__What is being asked__:
This exercise calls for copying every line below that holds the word "genus".

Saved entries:
::::

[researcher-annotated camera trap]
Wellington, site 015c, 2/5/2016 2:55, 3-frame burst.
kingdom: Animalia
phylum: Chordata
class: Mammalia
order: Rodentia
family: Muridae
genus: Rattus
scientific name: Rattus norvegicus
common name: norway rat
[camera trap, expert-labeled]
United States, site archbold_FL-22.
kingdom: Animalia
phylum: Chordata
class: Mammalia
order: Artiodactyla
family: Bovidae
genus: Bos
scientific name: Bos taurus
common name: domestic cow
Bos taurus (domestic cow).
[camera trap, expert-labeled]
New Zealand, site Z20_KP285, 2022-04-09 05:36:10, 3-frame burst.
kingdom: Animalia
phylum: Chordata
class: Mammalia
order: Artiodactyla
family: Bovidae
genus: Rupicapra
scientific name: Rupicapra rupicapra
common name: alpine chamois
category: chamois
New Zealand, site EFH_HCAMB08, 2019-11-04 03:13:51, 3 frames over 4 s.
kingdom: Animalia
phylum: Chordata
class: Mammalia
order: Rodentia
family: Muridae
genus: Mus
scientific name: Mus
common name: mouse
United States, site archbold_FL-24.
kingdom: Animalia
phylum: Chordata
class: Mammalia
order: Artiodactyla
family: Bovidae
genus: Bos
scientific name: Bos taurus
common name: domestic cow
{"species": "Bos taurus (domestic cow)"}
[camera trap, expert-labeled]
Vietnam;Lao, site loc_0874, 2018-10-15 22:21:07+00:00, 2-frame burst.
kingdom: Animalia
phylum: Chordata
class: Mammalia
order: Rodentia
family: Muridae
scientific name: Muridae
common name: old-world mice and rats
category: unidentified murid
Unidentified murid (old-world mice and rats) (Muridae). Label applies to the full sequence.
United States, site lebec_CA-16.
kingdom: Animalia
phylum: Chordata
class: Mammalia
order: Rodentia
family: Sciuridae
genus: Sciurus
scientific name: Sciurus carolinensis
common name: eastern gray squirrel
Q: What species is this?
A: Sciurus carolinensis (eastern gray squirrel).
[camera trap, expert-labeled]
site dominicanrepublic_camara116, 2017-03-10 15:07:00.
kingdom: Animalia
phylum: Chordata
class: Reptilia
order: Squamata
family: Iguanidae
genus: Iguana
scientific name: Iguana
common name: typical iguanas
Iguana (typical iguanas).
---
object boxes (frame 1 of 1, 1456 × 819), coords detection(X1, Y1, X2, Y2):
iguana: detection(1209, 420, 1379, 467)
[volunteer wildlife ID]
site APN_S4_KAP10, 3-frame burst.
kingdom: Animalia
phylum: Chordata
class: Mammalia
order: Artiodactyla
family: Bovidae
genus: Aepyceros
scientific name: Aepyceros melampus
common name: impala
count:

::::

__Output for this exercise__:
genus: Rattus
genus: Bos
genus: Rupicapra
genus: Mus
genus: Bos
genus: Sciurus
genus: Iguana
genus: Aepyceros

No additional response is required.